Input data START

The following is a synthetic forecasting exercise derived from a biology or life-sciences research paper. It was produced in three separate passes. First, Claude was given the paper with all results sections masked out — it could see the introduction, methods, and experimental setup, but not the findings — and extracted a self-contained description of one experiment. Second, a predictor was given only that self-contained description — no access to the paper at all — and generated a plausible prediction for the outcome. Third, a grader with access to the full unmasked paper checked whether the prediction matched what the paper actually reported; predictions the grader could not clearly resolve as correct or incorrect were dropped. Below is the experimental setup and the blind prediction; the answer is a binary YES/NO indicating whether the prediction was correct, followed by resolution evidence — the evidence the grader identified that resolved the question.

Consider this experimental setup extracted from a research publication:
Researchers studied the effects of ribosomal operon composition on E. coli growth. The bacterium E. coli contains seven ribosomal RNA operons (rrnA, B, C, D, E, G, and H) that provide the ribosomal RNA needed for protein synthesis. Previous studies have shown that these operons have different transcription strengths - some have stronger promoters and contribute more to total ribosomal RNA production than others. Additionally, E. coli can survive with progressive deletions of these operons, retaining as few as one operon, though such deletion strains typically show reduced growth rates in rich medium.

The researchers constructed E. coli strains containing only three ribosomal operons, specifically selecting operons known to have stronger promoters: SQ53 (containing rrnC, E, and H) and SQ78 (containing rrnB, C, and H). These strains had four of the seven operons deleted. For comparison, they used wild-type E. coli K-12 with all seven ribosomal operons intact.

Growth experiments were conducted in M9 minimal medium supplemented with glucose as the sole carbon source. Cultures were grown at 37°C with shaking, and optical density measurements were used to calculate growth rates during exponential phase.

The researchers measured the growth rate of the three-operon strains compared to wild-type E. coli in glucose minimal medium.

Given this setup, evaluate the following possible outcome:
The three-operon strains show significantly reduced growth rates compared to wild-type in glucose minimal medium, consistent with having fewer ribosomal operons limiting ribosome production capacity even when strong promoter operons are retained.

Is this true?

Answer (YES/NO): NO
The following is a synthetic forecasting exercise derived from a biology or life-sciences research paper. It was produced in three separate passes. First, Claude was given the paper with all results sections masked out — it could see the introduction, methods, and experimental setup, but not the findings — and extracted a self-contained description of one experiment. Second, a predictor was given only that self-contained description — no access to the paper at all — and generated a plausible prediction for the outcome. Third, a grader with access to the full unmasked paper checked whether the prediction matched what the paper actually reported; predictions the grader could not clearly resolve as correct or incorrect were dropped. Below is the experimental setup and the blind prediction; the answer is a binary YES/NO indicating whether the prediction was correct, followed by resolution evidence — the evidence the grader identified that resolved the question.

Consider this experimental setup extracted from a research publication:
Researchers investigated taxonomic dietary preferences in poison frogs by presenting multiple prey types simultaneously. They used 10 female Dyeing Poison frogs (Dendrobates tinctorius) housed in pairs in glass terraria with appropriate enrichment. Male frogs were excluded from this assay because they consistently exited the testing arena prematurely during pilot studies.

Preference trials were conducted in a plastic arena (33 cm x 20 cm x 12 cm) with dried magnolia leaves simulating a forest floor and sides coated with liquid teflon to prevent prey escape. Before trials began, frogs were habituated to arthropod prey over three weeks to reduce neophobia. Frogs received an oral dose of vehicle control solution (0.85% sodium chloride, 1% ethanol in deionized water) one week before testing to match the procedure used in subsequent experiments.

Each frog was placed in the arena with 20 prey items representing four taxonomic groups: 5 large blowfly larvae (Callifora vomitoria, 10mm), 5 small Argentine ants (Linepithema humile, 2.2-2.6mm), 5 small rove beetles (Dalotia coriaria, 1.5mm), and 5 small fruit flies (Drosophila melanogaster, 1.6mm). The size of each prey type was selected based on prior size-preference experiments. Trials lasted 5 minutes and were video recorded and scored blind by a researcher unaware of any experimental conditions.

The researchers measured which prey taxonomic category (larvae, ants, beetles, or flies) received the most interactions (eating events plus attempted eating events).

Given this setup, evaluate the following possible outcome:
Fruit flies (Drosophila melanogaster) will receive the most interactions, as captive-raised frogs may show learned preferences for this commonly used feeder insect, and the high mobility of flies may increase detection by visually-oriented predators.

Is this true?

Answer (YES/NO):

Input data END

# What is being asked:
Your task is to return each line of the data above that contains the string "Drosophila".

# Answer box:
Each frog was placed in the arena with 20 prey items representing four taxonomic groups: 5 large blowfly larvae (Callifora vomitoria, 10mm), 5 small Argentine ants (Linepithema humile, 2.2-2.6mm), 5 small rove beetles (Dalotia coriaria, 1.5mm), and 5 small fruit flies (Drosophila melanogaster, 1.6mm). The size of each prey type was selected based on prior size-preference experiments. Trials lasted 5 minutes and were video recorded and scored blind by a researcher unaware of any experimental conditions.
Fruit flies (Drosophila melanogaster) will receive the most interactions, as captive-raised frogs may show learned preferences for this commonly used feeder insect, and the high mobility of flies may increase detection by visually-oriented predators.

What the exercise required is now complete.